Self-Guard: Empower the LLM to Safeguard Itself
Wang, Zezhong, Yang, Fangkai, Wang, Lu, Zhao, Pu, Wang, Hongru, Chen, Liang, Lin, Qingwei, Wong, Kam-Fai
The jailbreak attack can bypass the safety measures of a Large Language Model (LLM), generating harmful content. This misuse of LLM has led to negative societal consequences. Currently, there are two main approaches to address jailbreak attacks: safety training and safeguards. Safety training focuses on further training LLM to enhance its safety. On the other hand, safeguards involve implementing external models or filters to prevent harmful outputs. However, safety training has constraints in its ability to adapt to new attack types and often leads to a drop in model performance.
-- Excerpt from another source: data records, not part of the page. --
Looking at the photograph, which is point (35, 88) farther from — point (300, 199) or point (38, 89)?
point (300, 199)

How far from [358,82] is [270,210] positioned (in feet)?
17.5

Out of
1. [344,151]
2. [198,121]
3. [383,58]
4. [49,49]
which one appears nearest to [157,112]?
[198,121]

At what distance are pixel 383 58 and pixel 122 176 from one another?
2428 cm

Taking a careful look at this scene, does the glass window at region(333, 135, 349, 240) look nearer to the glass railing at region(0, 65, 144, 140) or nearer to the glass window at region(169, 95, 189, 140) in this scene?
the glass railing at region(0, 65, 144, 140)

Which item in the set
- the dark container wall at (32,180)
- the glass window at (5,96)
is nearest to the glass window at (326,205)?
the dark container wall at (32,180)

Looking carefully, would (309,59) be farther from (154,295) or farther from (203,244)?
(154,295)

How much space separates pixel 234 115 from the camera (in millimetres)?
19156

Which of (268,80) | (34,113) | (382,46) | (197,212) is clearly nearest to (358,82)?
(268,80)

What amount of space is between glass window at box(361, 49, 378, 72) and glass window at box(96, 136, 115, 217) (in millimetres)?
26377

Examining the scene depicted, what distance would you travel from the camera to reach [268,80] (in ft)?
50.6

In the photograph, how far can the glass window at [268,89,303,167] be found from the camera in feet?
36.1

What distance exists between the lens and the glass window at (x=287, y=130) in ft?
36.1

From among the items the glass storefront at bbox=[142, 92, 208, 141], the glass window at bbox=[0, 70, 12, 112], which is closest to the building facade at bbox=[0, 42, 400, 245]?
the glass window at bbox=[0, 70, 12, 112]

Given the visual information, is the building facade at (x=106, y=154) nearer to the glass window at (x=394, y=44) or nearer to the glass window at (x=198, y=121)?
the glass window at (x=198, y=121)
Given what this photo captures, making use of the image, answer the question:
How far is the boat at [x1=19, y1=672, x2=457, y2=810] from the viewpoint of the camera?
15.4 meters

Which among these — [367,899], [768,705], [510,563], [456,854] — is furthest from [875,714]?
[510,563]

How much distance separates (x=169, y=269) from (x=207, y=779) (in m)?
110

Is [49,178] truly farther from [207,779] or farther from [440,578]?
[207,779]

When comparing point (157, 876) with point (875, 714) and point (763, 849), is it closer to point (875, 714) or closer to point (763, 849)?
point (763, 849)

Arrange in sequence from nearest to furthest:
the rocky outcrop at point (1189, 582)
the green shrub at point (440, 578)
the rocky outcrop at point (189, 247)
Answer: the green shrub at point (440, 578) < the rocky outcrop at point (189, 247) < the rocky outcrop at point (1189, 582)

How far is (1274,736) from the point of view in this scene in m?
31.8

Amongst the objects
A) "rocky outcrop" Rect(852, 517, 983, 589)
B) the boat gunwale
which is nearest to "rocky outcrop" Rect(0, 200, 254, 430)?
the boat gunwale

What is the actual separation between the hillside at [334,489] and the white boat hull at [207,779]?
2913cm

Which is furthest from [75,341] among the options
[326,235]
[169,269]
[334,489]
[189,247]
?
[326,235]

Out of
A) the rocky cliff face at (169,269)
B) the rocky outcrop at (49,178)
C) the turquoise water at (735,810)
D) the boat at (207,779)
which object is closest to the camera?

Safeguards have proven to be of limited help. To tackle these issues, we propose a novel approach called Self-Guard, which combines the strengths of both safety methods. Self-Guard includes two stages. In the first stage, we enhance the model's ability to assess harmful content, and in the second stage, we instruct the model to consistently perform harmful content detection on its own responses. The experiment has demonstrated that Self-Guard is robust against jailbreak attacks. In the bad case analysis, we find that LLM occasionally provides harmless responses to harmful queries. Additionally, we evaluated the general capabilities of the LLM before and after safety training, providing evidence that Self-Guard does not result in the LLM's performance degradation. In sensitivity tests, Self-Guard not only avoids inducing over-sensitivity in LLM but also can even mitigate this issue.